Workers pay brutal price for cheap fruit

From Elizabeth Mistry

When Alvaro Noboa, Ecuador's richest man, sent an army of hired muscle to break up a strike at his plantation, it wasn't entirely unexpected because violence is a common response by the banana barons who want to hang on to control of the multi-million pound business. But Noboa, who promotes himself as a man of the people, could be Ecuador's next president and the incident has spread ripples of fear among the region's agricultural workers.

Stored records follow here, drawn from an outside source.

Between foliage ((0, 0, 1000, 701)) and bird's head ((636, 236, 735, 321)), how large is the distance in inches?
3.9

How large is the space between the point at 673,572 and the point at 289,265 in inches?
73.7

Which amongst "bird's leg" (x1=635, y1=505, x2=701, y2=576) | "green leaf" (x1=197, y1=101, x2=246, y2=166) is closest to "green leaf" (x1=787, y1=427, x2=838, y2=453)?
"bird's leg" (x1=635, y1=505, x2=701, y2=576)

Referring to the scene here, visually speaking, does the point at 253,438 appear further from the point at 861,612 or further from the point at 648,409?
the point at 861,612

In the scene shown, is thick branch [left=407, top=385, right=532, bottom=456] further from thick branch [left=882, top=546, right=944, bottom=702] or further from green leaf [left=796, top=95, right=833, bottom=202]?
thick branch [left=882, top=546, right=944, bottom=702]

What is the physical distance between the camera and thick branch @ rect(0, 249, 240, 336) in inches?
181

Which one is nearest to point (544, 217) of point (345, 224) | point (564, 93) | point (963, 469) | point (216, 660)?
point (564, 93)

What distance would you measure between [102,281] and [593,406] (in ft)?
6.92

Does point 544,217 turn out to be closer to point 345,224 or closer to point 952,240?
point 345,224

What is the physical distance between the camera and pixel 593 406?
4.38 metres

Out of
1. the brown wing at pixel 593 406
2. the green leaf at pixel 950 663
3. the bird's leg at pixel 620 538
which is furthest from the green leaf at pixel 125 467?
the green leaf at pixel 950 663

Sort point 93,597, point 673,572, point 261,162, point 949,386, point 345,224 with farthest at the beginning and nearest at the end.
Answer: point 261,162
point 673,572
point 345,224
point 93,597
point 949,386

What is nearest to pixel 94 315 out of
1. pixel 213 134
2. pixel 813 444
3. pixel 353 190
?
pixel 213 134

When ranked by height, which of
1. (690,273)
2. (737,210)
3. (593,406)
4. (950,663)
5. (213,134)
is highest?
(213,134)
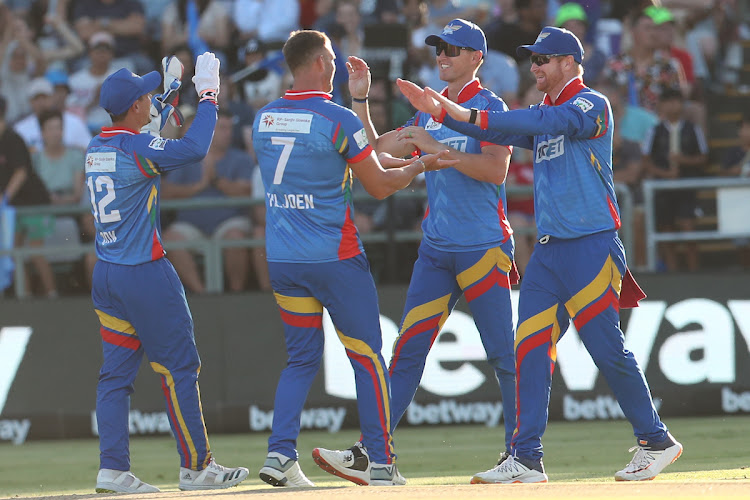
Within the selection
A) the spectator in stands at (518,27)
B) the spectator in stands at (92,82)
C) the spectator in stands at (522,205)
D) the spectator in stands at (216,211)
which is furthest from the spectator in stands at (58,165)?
the spectator in stands at (518,27)

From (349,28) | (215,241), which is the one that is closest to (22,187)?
(215,241)

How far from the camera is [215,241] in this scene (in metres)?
11.4

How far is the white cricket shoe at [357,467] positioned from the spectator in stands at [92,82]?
8174mm

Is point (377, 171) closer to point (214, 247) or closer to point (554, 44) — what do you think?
point (554, 44)

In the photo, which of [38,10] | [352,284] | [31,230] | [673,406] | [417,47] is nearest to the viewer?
[352,284]

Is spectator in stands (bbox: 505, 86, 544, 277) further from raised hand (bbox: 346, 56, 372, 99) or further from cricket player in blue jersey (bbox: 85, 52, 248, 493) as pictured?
cricket player in blue jersey (bbox: 85, 52, 248, 493)

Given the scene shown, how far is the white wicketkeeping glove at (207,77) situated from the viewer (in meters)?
7.26

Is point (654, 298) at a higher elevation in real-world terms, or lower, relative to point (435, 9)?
lower

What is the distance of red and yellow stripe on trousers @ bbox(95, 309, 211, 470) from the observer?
24.1ft

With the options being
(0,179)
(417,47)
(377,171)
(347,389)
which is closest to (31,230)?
(0,179)

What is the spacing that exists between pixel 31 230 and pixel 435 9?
5.72 meters

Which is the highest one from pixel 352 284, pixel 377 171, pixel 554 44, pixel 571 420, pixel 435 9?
pixel 435 9

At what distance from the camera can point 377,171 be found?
702 cm

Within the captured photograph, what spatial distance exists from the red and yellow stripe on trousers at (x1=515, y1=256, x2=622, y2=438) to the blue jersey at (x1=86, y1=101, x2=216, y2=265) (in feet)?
6.95
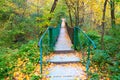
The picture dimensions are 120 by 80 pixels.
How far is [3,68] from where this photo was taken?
8.41 metres

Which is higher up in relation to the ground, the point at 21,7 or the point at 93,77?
the point at 21,7

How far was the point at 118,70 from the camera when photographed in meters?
7.59

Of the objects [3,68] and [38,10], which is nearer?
[3,68]

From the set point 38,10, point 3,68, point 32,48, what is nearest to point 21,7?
point 38,10

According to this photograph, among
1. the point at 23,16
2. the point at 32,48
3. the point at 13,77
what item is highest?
the point at 23,16

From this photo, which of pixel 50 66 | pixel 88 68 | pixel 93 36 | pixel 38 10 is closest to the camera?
pixel 88 68

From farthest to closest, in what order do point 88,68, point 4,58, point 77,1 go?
point 77,1
point 4,58
point 88,68

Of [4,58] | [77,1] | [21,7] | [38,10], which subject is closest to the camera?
[4,58]

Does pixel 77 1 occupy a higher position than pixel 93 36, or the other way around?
pixel 77 1

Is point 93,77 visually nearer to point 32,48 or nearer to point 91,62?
point 91,62

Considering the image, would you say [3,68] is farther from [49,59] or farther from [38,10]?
[38,10]

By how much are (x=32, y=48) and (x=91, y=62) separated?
10.1ft

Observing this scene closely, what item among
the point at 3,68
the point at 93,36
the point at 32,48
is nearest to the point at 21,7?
the point at 93,36

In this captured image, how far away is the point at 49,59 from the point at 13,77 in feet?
5.70
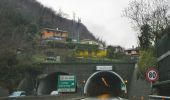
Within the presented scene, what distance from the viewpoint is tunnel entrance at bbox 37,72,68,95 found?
2696 inches

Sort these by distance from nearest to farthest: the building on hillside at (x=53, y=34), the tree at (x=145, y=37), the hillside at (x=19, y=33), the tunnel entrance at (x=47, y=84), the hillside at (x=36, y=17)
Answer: the tree at (x=145, y=37), the hillside at (x=19, y=33), the tunnel entrance at (x=47, y=84), the hillside at (x=36, y=17), the building on hillside at (x=53, y=34)

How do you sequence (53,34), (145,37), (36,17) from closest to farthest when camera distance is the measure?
(145,37)
(36,17)
(53,34)

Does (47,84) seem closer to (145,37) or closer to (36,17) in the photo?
(145,37)

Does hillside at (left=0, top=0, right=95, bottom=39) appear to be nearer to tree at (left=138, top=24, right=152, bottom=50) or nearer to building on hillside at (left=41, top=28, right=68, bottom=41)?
building on hillside at (left=41, top=28, right=68, bottom=41)

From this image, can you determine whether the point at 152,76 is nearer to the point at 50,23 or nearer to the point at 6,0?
the point at 6,0

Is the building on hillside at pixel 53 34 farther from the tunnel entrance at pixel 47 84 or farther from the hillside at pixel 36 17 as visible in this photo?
the tunnel entrance at pixel 47 84

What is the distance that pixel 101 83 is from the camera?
87000 millimetres

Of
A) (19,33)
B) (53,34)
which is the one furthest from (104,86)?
(53,34)

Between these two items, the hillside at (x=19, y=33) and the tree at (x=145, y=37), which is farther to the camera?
the hillside at (x=19, y=33)

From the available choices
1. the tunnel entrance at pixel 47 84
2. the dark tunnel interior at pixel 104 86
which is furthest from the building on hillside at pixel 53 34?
the tunnel entrance at pixel 47 84

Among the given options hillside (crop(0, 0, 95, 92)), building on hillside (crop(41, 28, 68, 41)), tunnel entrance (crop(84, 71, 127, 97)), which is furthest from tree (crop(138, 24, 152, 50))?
building on hillside (crop(41, 28, 68, 41))

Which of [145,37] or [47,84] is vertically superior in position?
[145,37]

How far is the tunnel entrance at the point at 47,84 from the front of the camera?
225 feet

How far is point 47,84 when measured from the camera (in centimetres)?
7212
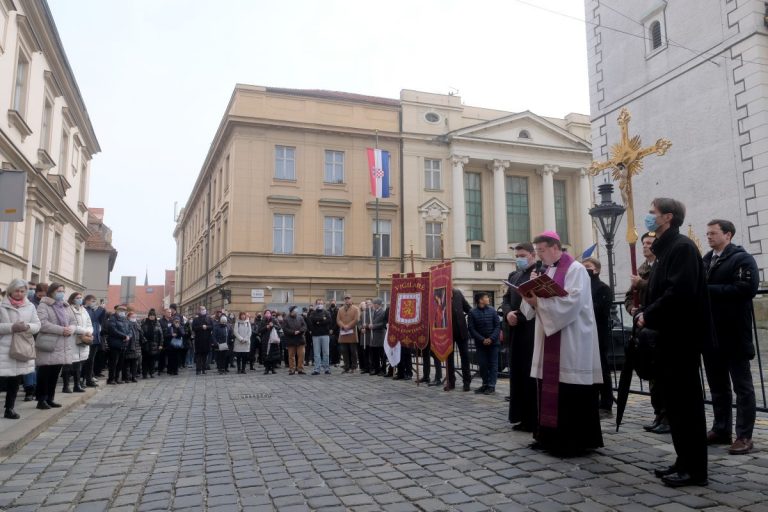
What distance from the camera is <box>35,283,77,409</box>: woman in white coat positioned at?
8031 mm

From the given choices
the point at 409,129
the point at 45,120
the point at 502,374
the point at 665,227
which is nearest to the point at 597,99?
the point at 502,374

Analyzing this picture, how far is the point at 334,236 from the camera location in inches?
1345

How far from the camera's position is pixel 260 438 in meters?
6.17

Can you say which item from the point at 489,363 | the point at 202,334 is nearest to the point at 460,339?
the point at 489,363

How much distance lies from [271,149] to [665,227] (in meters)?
30.7

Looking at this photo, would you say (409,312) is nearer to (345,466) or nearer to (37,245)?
(345,466)

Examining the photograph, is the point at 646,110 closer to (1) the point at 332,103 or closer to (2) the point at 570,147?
(1) the point at 332,103

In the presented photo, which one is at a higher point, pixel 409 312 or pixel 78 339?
pixel 409 312

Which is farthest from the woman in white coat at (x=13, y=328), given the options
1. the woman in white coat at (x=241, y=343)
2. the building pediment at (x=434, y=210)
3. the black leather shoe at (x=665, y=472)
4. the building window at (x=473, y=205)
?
the building window at (x=473, y=205)

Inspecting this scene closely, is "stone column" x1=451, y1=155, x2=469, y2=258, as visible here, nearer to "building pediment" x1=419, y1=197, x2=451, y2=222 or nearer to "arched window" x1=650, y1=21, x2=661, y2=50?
"building pediment" x1=419, y1=197, x2=451, y2=222

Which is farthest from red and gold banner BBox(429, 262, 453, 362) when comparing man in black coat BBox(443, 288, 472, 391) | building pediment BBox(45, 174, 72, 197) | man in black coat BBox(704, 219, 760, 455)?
building pediment BBox(45, 174, 72, 197)

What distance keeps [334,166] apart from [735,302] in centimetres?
3079

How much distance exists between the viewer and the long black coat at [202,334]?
652 inches

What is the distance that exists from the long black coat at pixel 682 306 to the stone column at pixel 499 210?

It was around two o'clock in the morning when masked men burst into the makeshift shacks on the Los Alamos plantation, less than 50 miles from the country's second city, Guayaquil. Strikers were hauled off the wooden banana boxes they use as mattresses and told they would be shot if they didn't halt the week-long protest.

In Los Alamos, which is a vast complex of banana fields and packing centres, there are no telephones and no electricity. Nor is there any medical provision for the 1200 workers who have to carry drinking water in empty chemical containers, violating the code of conduct set up by agrochemical manufacturers, such as Syngenta which produces the banana fungicide Amistar at its plant in Grangemouth.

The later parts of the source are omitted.